WHAT THE EXERCISE ASKS => The data below holds a line containing "Municipal Zoo Fairmount" and a line containing "122 principales plantas"; please quote exactly those two lines and every line between them, and nothing else.

__________

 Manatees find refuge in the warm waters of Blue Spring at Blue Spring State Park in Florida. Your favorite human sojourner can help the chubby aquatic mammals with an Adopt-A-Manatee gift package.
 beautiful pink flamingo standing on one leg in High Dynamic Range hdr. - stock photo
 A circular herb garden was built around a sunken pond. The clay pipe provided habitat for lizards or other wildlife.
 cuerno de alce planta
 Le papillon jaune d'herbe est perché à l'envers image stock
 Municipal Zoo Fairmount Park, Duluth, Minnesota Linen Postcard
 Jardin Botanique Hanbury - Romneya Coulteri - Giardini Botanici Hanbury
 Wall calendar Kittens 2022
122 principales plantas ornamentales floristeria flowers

__________

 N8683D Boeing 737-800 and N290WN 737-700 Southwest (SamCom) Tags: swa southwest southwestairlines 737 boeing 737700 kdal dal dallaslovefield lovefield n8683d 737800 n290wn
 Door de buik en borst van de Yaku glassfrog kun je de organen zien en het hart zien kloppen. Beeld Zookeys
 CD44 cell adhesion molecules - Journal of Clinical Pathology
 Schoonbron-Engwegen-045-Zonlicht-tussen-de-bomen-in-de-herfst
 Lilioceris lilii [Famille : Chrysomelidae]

__________

ANSWER SECTION =>
 Municipal Zoo Fairmount Park, Duluth, Minnesota Linen Postcard
 Jardin Botanique Hanbury - Romneya Coulteri - Giardini Botanici Hanbury
 Wall calendar Kittens 2022
122 principales plantas ornamentales floristeria flowers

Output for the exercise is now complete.